The German government is playing for time in its promotion of a plan to make private investors – often banks – swap the Greek national debt they hold for new seven-year bonds. The idea has been deemed a step too far by the European Central Bank (ECB) and other European governments, notably France.
They want to offer private holders of Greek bonds the option of voluntarily reinvesting the profits they make from Greek bonds in the country. France in particular is concerned that a number of its top banks are very badly exposed to Greek debt, and are themselves suffering in ratings as a result. The idea of forcing private investors to take part in the rescue package is thus unpopular in France, according to Der Spiegel.
The ECB sees the state debt crisis as the greatest danger to the European financial system and warned in its financial stability report on Wednesday that it could be damaged by the continuing problems.
“Any solution must be voluntary enough that a state insolvency or a non-payment rating can be avoided,” said ECB Vice President Vitor Constancio in Frankfurt.

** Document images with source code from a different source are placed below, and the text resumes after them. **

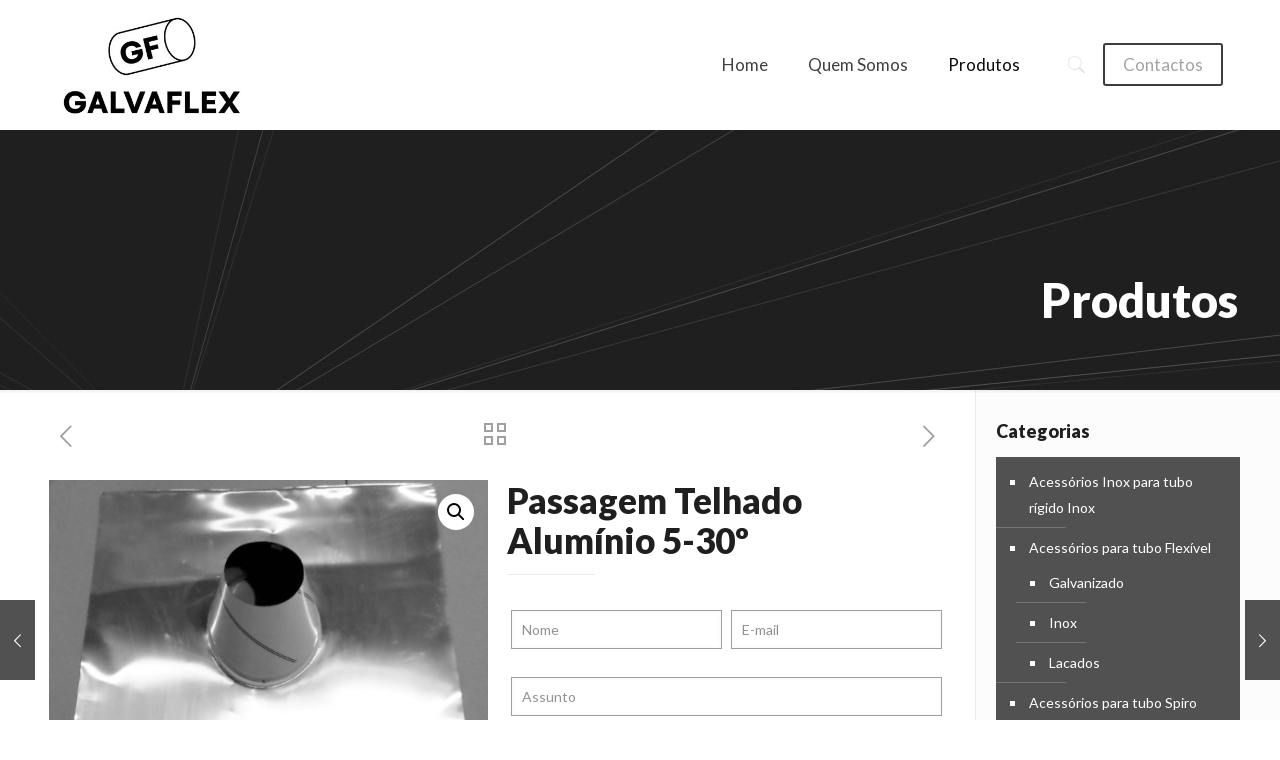

--- FILE ---
content_type: text/css
request_url: https://galvaflex.com/wp-content/themes/betheme/style.css?ver=21.4.2
body_size: 149
content:
/*
Theme Name: DOMINIOS.PT
Theme URI: https://dominios.pt
Author: Muffin group
Author URI: https://muffingroup.com/
Description: The biggest WordPress Theme ever
License: Themeforest Split Licence
License URI: https://themeforest.net/licenses/standard
Text Domain: betheme
Version: 21.4.2

All css files are placed in /css/ folder
*/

He said that currently the risk of such a financial disaster was limited to Greece, Ireland and Portugal as far as the markets were concerned. This could no longer be guaranteed if a country were to go bankrupt, he said, according to Der Spiegel.
The worry is, the magazine reported, that any intimation of forcing investors to keep their money in the bonds could lead to rating agencies saying that Greece was unable to pay its debts, which could lead to incalculable chain reactions on the finance markets. This could result in a dramatic loss in value of Greek debt, billions of euros worth of which the ECB is holding.
The Handelsblatt daily reported on Thursday that although there was a row of top-rank European meetings scheduled for the next week or so, a decision could be delayed until July. A special meeting of eurozone finance ministers is planned for Sunday while European Union leaders meet in a summit next Friday, where at least a basic declaration should be released on what should be done for Greece.
But Germany would like to put off making a decision on the second European aid package for Greece until September, essentially admitting the EU is unable to act now.
“The argument is – we want to buy time because we don’t know what we should do,” an EU diplomat familiar with the issue told the paper.
EU Currency Commissioner Olli Rehn has suggested the Greek rescue package be split into two parts, with the release of the next tranche of €12 billion in credit on Sunday. An agreement for a longer-term could then be made in July.
“This way we prevent a credit collapse scenario and ease the way for agreement on a mid-term strategy,” he told the Handelsblatt.